** start Page excerpt **
The second claim can be disproven even more easily: as is true of their Egyptian counterparts, there is no Greek desire to reclaim and hoard the treasures of its antiquity – only a few pieces, including the Parthenon metopes and frieze, have been requested. In fact the Greek government welcomes a diaspora of the country’s ancient artefacts. After all, the many thousands of objects, sculptures and architectural features located in museums around the world are testament to the enormous influence the Hellenistic tradition has had on civilisation, particularly Western civilisation. In the completed Acropolis Museum, there is a properly curated space for the marbles to return to. This museum has been a prestige project for Greece, and sits just across from the Theatre of Dionysus, underneath the Parthenon itself. It displays the portions of the metopes and friezes that were not removed by Lord Elgin, with the gaps variously filled in with photographs and casts – able substitutes but without the vivacious texture of the stone. The building is itself a significant achievement among museums: its glass fronts allow a direct and contextual view of the acropolis from almost every angle, and its support columns are arranged at the same distance as those of the temple.

In late 2014, one of the pediment sculptures – the statue of Ilissos – became the first piece to leave the British Museum. While its temporary loan to the Hermitage Museum in St Petersburg is encouraging in that it makes further future loans a possibility, it also stirred enough air to fan the political controversy for quite some time. Greek Prime Minister Antonis Samaras called it “an affront” and “a provocation” to Greece. In the UK, there was equal anger over the British Museum’s choice of partner – Russia, even if the Hermitage Museum does not speak for the regime of Vladimir Putin. There seems too great a disparity between giving a privilege such as a Parthenon sculpture to a country under sanctions, and by the same token refusing a country in serious need of an economic boost.
** end Page excerpt **
** start Recorded information **
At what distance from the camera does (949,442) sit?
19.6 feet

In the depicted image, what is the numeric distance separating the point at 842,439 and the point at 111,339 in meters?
** end Recorded information **
_Written exercise 1:_
In the passage on the Parthenon marbles, which museum received the statue of Ilissos on temporary loan in late 2014?
_Written exercise 2:_
Continue the passage on the Parthenon marbles from the point where it stops.

_Expected answer 1:_
The Hermitage Museum in St Petersburg.

_Expected answer 2:_
Rather than appear as treasure hunters, here is an opportunity for the British Museum, and indeed Britain, to make good on an uncomfortable chapter of colonial history. However, given that the status quo is an ideal situation for the British Museum, there is no interest on its part to hold any discussion at all. Global’s inquiry on the matter received no response. A restitution on legal grounds is unlikely, but the Greek government has engaged several high-profile lawyers – most prominent among them Amal Clooney (wife of actor George Clooney) – to consider its options. Regardless of celebrity endorsement, the arguments on this side are simply more compelling. One certainly needn’t share Lord Byron’s disdain for Britain’s conduct on the matter – as he wrote in The Curse of Minerva: “a land of meanness, sophistry, and mist./ Each breeze from foggy mount and marshy plain/ dilutes with drivel every drizzly brain” –  to wish to see one of Greece’s most sublime artistic achievements restored as fully as is possible.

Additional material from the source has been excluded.